A common theme in the world of communication is ‘simplicity’. You know, making complicated stuff simpler so it’s more easily digested.
But, while simplicity is a prerequisite of effective communication, alone it’s not enough.
We’re not simply (there it is again) in the business of making things more easy to digest, after all.
Marcus Wareing doesn’t just fillet, scale and cook the reassuringly expensive halibut you ordered. He adds a sprinkle of magic (or maybe saffron) to make it not just digestible but downright delicious.
It’s the difference between a cook and a chef. Or a copy editor and a copywriter. Or even an average agency and a good agency.
Just to clarify my butter, the difference I’m talking about is the addition of an idea.

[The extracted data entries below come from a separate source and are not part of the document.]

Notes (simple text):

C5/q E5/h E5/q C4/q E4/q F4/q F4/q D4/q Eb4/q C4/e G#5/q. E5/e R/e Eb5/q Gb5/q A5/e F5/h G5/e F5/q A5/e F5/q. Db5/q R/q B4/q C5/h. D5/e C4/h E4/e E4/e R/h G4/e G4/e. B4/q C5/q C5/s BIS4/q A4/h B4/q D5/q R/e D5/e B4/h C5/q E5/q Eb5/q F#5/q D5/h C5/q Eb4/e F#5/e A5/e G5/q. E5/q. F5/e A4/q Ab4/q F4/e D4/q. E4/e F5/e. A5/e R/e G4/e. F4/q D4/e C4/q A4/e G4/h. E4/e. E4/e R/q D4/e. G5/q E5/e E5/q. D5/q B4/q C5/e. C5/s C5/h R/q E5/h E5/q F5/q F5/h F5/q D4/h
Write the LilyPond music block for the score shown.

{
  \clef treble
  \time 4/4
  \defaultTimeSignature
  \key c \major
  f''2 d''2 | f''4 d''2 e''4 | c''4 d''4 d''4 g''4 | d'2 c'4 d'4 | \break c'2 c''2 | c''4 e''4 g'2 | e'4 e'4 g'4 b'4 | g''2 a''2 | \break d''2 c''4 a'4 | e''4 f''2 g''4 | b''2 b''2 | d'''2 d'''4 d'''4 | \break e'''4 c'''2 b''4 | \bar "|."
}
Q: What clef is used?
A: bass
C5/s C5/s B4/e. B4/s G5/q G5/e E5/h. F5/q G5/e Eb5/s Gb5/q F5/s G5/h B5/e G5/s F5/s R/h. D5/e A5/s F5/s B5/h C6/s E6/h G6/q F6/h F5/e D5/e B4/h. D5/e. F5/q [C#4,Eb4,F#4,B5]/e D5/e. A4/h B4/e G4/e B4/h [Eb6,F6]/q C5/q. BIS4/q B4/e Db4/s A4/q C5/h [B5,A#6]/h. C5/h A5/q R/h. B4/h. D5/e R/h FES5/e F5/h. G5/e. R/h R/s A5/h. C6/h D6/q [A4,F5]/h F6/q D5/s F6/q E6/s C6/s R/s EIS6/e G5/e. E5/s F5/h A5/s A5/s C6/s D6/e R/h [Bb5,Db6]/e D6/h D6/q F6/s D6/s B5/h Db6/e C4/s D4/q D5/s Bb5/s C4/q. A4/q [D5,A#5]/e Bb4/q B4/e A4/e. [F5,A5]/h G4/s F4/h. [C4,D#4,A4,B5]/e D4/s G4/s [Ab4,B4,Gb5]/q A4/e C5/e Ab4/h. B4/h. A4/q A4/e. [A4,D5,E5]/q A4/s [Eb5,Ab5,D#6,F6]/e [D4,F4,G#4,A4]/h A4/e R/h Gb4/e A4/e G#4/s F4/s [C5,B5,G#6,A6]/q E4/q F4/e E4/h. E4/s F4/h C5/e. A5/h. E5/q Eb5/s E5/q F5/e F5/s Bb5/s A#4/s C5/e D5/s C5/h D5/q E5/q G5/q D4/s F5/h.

By which I mean the thing that unites and ignites whatever information you’re trying to convey. That changes a disparate set of messages into a logical, compelling story. That provokes interest rather than merely avoids disinterest.
It might be a memorable strapline. It might be a distinctive visual treatment. It might be a clever way of using the media. It might be an animal metaphor, a reference to an old 70s TV show, or a gorilla playing the drums.
Whatever it is, once you’ve got it, everything else falls into place.
Take my own day-to-day job: copywriting. It actually involves a surprisingly small amount of actual writing. Or, rather, writing copy takes up a disproportionately small amount of my time compared to sitting in a room talking in ever decreasing circles about the idea.
Because, once we’ve got the idea, the execution itself is relatively straightforward. Not easy. But more straightforward – in the same way that reaching the South Pole is more straightforward than reaching the South Pole without a compass.
Simple communication is good communication. But only an idea can make it great.